▶ **EXERCISE DIRECTIONS**: Print only what runs from the line that includes "Tủ Sách Phật Giáo - Liều Thuốc Sống Lâu" to the end of the listing, word for word, and do not include any pictures.

▶ **COLLECTED DATA**:

......

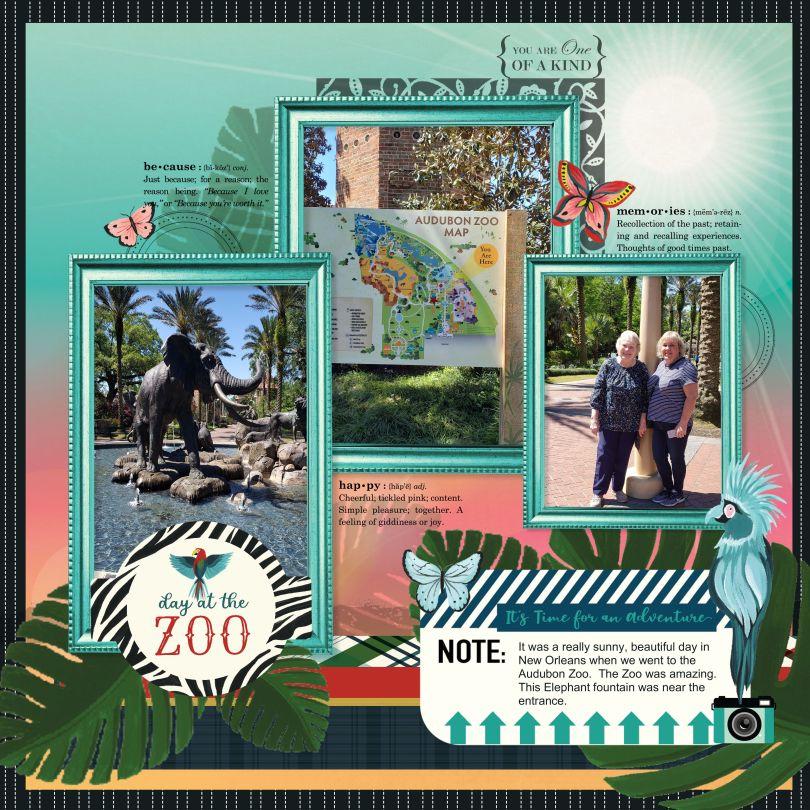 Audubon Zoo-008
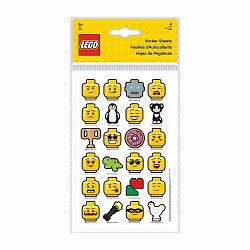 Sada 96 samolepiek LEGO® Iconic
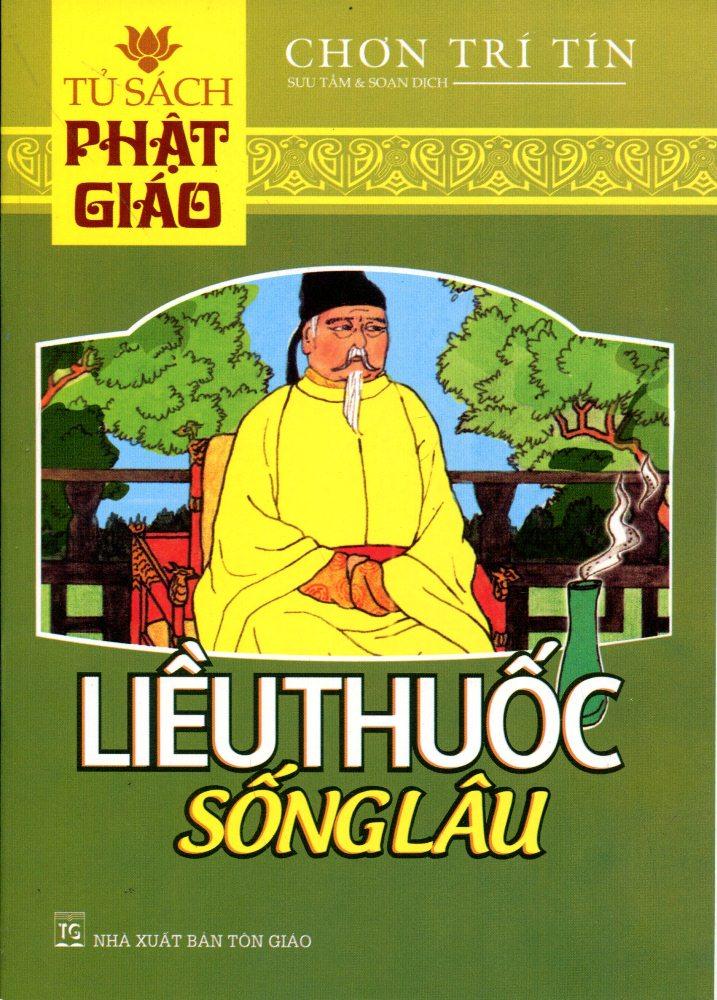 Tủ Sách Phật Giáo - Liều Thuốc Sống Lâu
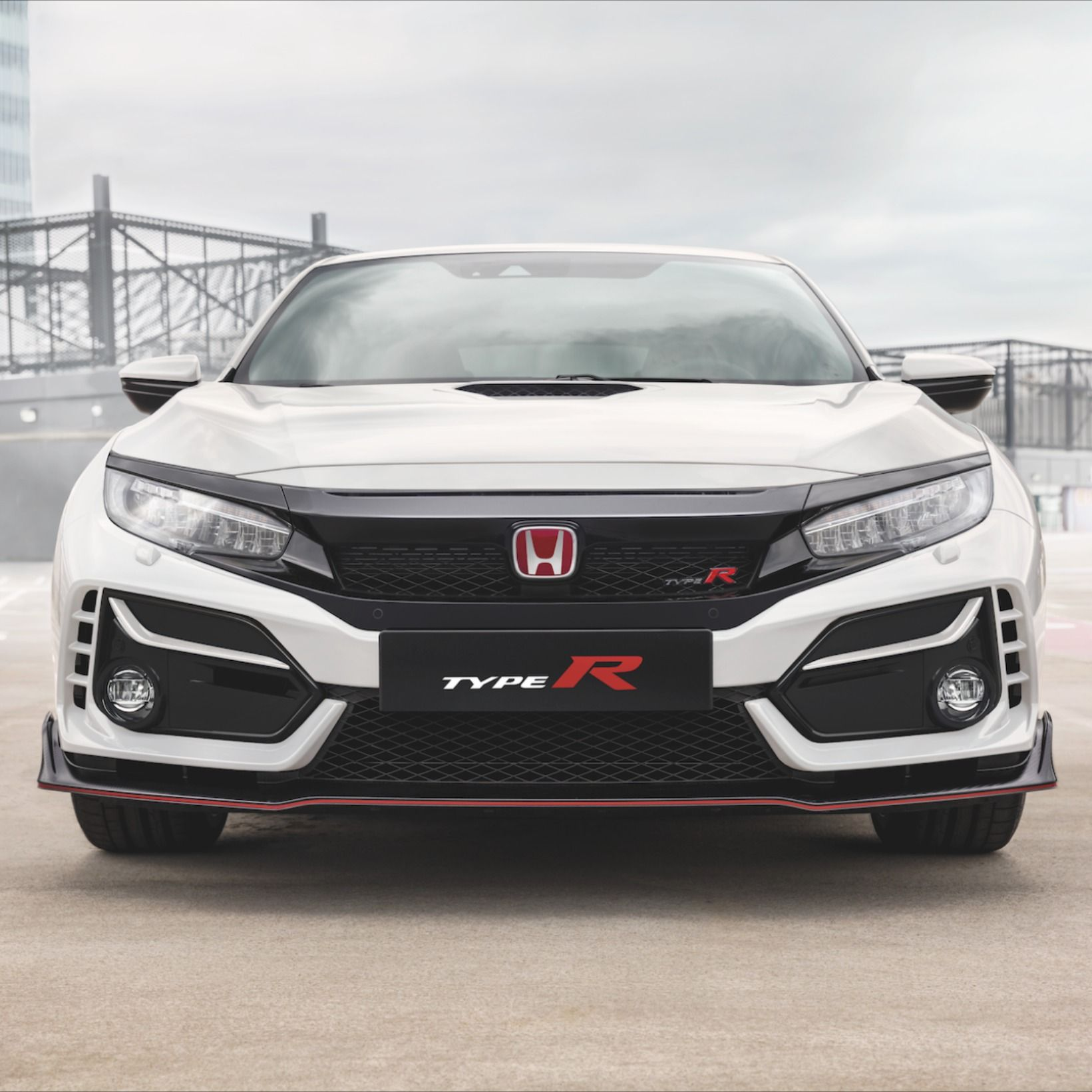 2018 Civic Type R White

......

▶ **TASK ANSWER**:
 Tủ Sách Phật Giáo - Liều Thuốc Sống Lâu
 2018 Civic Type R White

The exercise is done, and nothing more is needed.